Authors
František LISTOPAD
Poet, playwright, essayist, journalist, translator, writer, television and stage director, František Listopad was born on November 26, 1921, in Prague as Jiří Synek. He graduated from Gymnasium in 1939 and began to work at the V. Linhart publishing house. In 1941 he joined the resistance, and his father perished in a concentration camp. He enrolled at Charles University’s Faculty of Arts in 1945 to study aesthetics and literary sciences. At the same time he edited and managed the cultural section for Mladá fronta, the daily he helped to found. At this time Listopad belonged to a loose association of poets congregating around the paper. Going by the name dynamoarchism, the group also included, among others, Ivan Andrenik, Jaromír Hořec, and Oldřich Kryštofek. In 1947 he was sent to Paris as the editor of the Ministry of Information’s magazine Parallèle 50, and after the communist coup in Frebruary 1948 he stayed. Working largely as a journalist, Listopad contributed to French radio and television. He moved to Portugal in 1959, first to Porto and then to Lisbon, where from 1964 he was a professor of Slavic culture and anthropological artifacts at the Technical College. From 1975 to 1977 he served as director of the Instituto Superior de Ciencias Sociais e Políticas, and from 1982 director of the Film and Theater College. It was around this time that he became interested in directing plays for television and stage, and the latter half of the 1980s he was director and later dramaturge for one of the stages of Lisbon’s National Theater. He published in Portugal under the name of Jorge Listopad. He again took up residence in the Czech Republic after 1989 and published books, collaborated with Czech periodicals, in particular Literární noviny, and worked as a teacher and theater director at the Janáček Music Academy (JAMU) in Brno and the Theatre Goose on a String (Divadlo Husa na provázku).

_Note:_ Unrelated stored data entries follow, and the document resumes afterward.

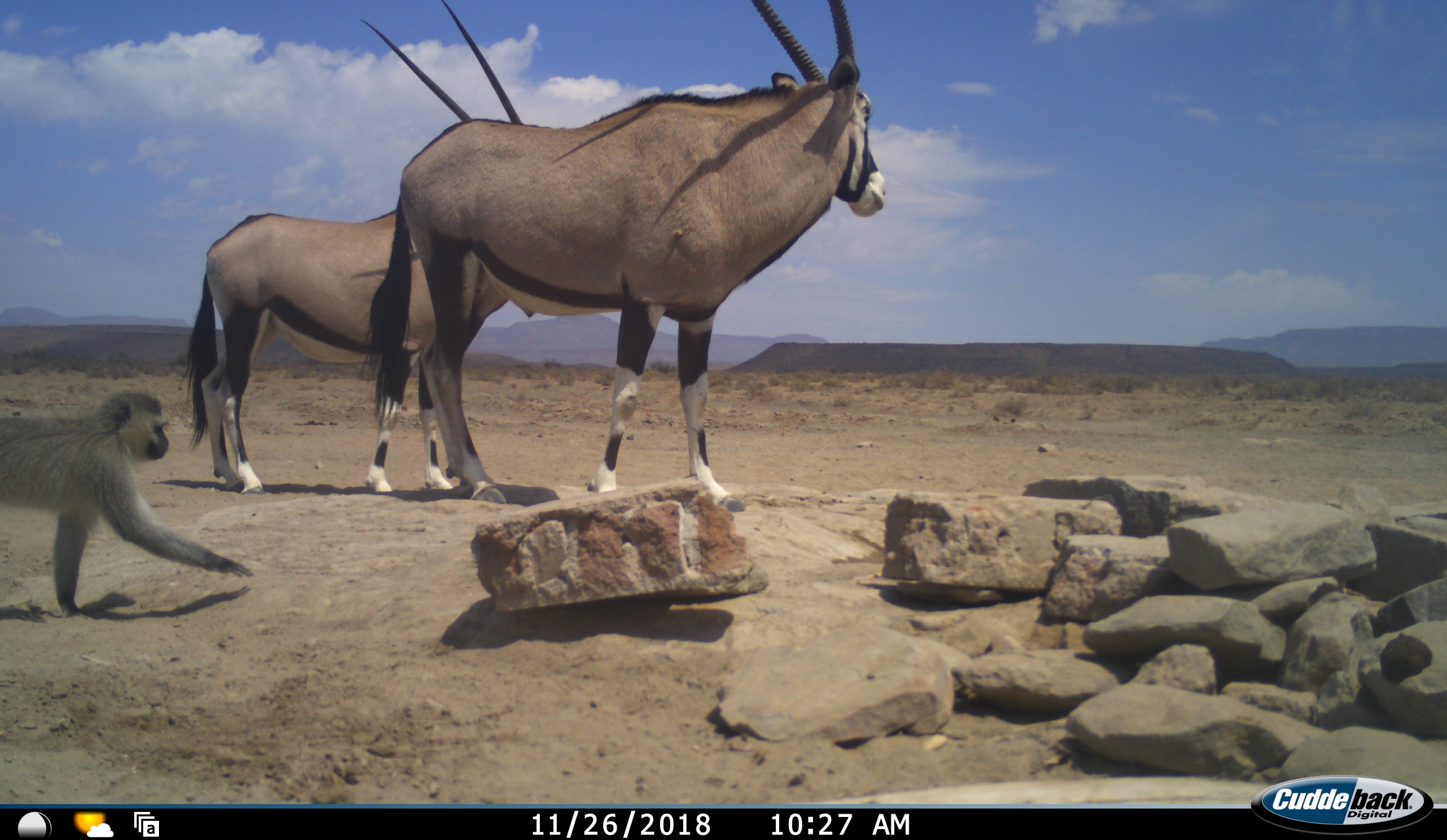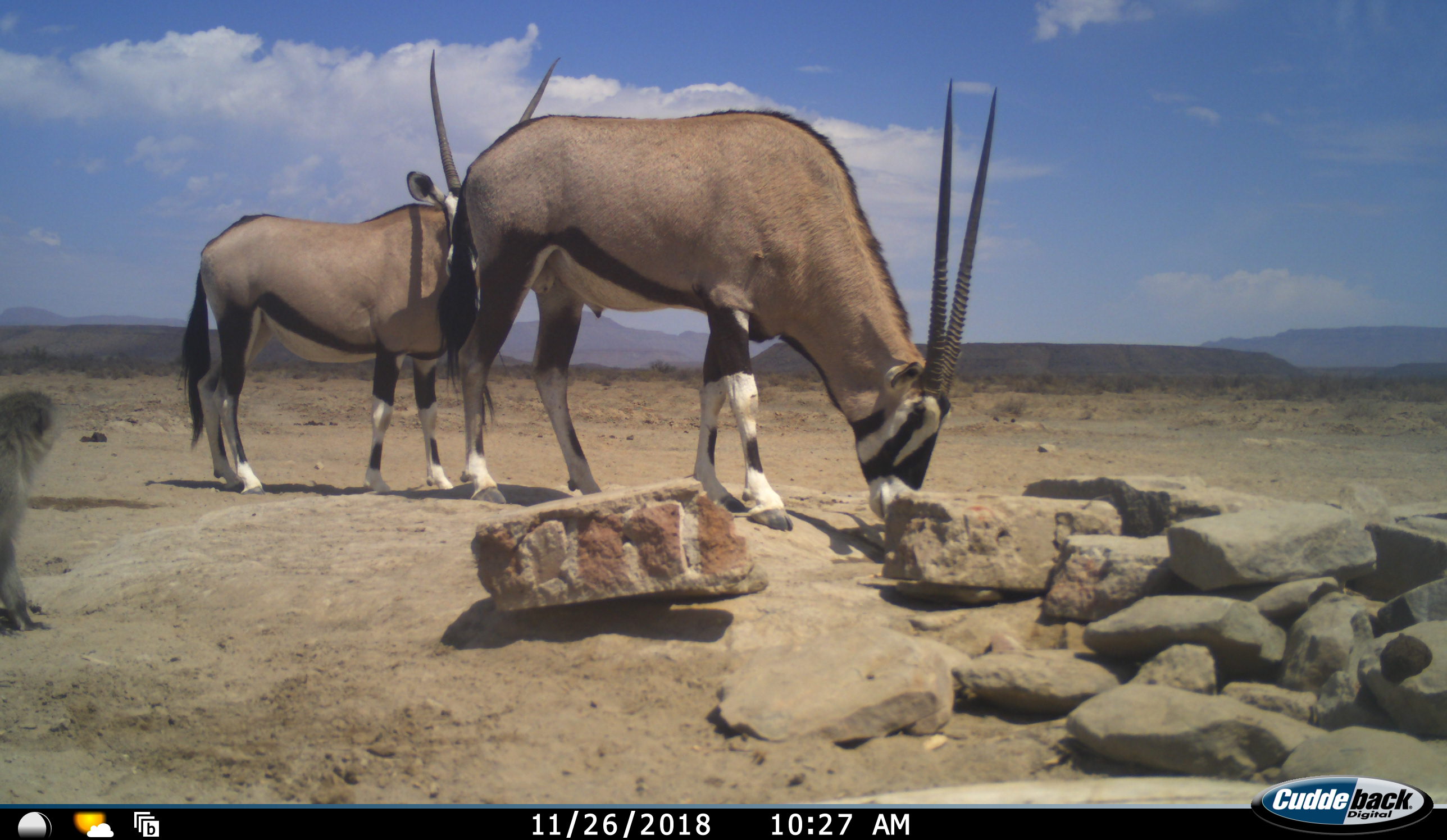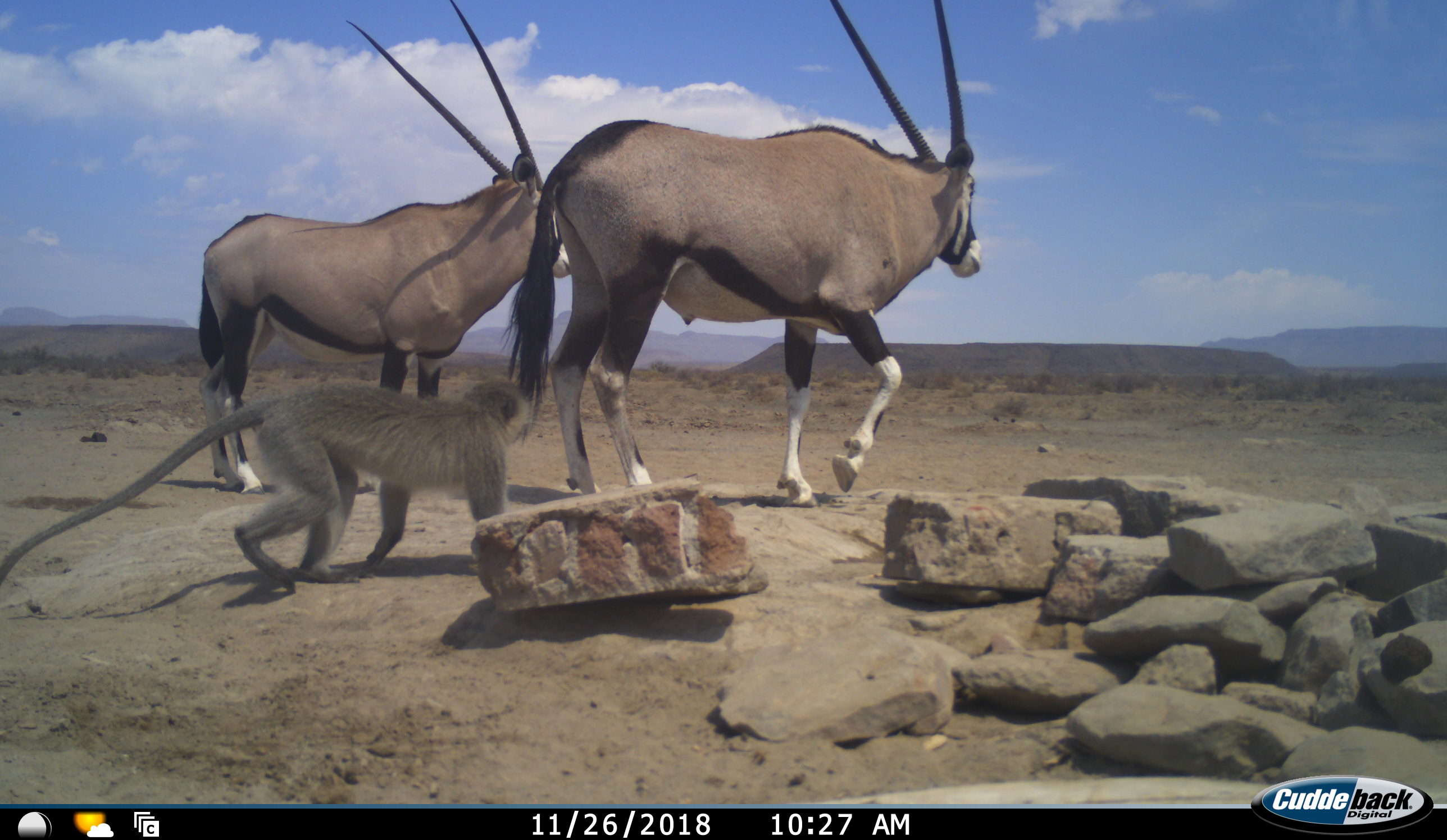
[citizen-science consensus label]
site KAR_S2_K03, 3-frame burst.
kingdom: Animalia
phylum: Chordata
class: Mammalia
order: Artiodactyla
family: Bovidae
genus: Oryx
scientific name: Oryx gazella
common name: gemsbok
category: oryx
Oryx (gemsbok) (Oryx gazella), count 2. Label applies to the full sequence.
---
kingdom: Animalia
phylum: Chordata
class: Mammalia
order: Primates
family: Cercopithecidae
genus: Chlorocebus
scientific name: Chlorocebus pygerythrus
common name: vervet monkey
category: monkeyvervet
Monkeyvervet (vervet monkey) (Chlorocebus pygerythrus), count 1. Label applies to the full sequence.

Listopad’s vast oeuvre can be broken into three constituent parts: prose, poetry, and essays. As a poet, he was first influenced by Halas, and his early work from the mid-1940s is marked by rich metaphor as well by the tragic, sorrowful tone from “the end of history.” He was one of the collaborators of “dynamoarchism,” a postwar literary movement that echoed German Romanticism, in particular with its emphasis on the “creative power of literature, the dynamism of art and culture generally” (Blanka Hemelíková). Close to the poetics of Group 42, the dynomoarchists poeticized fragments of the ordinary, slices of the city’s everyday scenery, and the existential dimensions of its characters. Listopad’s poetry is written in free and spontaneous verse. The individual stanzas, the poet’s “preoccupations,” are arranged on the basis of association, sharp cuts that occur in the poem’s architecture like an element of dramatic tension from their confrontation, an unbound element, almost like a Poetist game. After Listopad emigrated from Czechoslovakia, “his search for the meaning of existence and poetry, and his continual coming to grips with death became the thematic leitmotifs of his poetry collections. Harkening back to his ‘Halas beginnings,’ Listopad’s poetry in exile aims for the symbolic utterance and rich metaphorical expression. There also appeared word experiments, which opened avenues for the word’s independence, the use of neologism, and his long-standing interest in euphony and new melodiousness” (B. Hemelíková). Listopad’s prose retains a fidelity to the lyricism and sensuality of his poetry, and it is focused thematically on the small event or situation, which are often of a romantic or erotic nature whose potential tenderly opens in a wide semantic and figurative fan (Umazané povidky, Chinatown s Rózou). The best of Listopad’s essays is a collection of four wide-ranging, philosophically introspective texts that are meditations on the search for and not finding one’s home in the world (Tristan z města do města).